> _WHAT THE TASK ASKS_: Present the material from the line containing "What is the" through the end of the material as a Markdown table with the columns Row and Material line, skipping blank lines and leaving out the pictures.

> _SUPPLIED RECORDS_:
|---|

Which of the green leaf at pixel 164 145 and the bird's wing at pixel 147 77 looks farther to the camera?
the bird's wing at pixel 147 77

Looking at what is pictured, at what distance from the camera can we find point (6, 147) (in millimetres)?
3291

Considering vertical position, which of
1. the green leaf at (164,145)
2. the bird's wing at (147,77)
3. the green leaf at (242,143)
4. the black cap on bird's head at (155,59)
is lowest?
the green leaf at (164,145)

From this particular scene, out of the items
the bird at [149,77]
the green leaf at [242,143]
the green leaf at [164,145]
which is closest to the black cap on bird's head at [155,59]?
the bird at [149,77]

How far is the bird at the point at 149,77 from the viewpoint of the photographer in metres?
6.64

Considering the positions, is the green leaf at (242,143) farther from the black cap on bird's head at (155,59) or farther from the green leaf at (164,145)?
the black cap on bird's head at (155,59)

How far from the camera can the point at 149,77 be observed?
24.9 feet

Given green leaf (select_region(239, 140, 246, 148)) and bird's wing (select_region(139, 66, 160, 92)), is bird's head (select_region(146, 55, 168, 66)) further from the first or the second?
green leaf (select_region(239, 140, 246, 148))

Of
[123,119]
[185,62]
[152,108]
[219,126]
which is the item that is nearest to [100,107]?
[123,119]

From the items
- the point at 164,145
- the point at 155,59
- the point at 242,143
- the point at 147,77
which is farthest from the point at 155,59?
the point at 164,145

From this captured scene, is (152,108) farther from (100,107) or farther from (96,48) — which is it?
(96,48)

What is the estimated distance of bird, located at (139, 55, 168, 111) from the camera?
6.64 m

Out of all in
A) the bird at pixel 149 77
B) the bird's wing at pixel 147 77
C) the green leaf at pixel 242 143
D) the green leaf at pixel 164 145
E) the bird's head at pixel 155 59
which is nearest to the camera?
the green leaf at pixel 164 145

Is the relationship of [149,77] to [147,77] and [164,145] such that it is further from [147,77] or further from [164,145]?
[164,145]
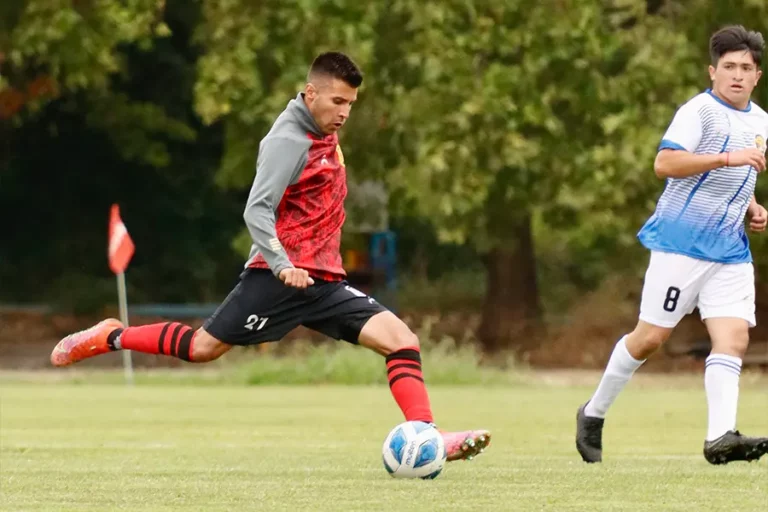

|---|

> _FINAL ANSWER_:
| Row | Material line |
|---|---|
| 1 | What is the estimated distance of bird, located at (139, 55, 168, 111) from the camera? |
| 2 | 6.64 m |
| 3 | Out of all in |
| 4 | A) the bird at pixel 149 77 |
| 5 | B) the bird's wing at pixel 147 77 |
| 6 | C) the green leaf at pixel 242 143 |
| 7 | D) the green leaf at pixel 164 145 |
| 8 | E) the bird's head at pixel 155 59 |
| 9 | which is nearest to the camera? |
| 10 | the green leaf at pixel 164 145 |
| 11 | Is the relationship of [149,77] to [147,77] and [164,145] such that it is further from [147,77] or further from [164,145]? |
| 12 | [164,145] |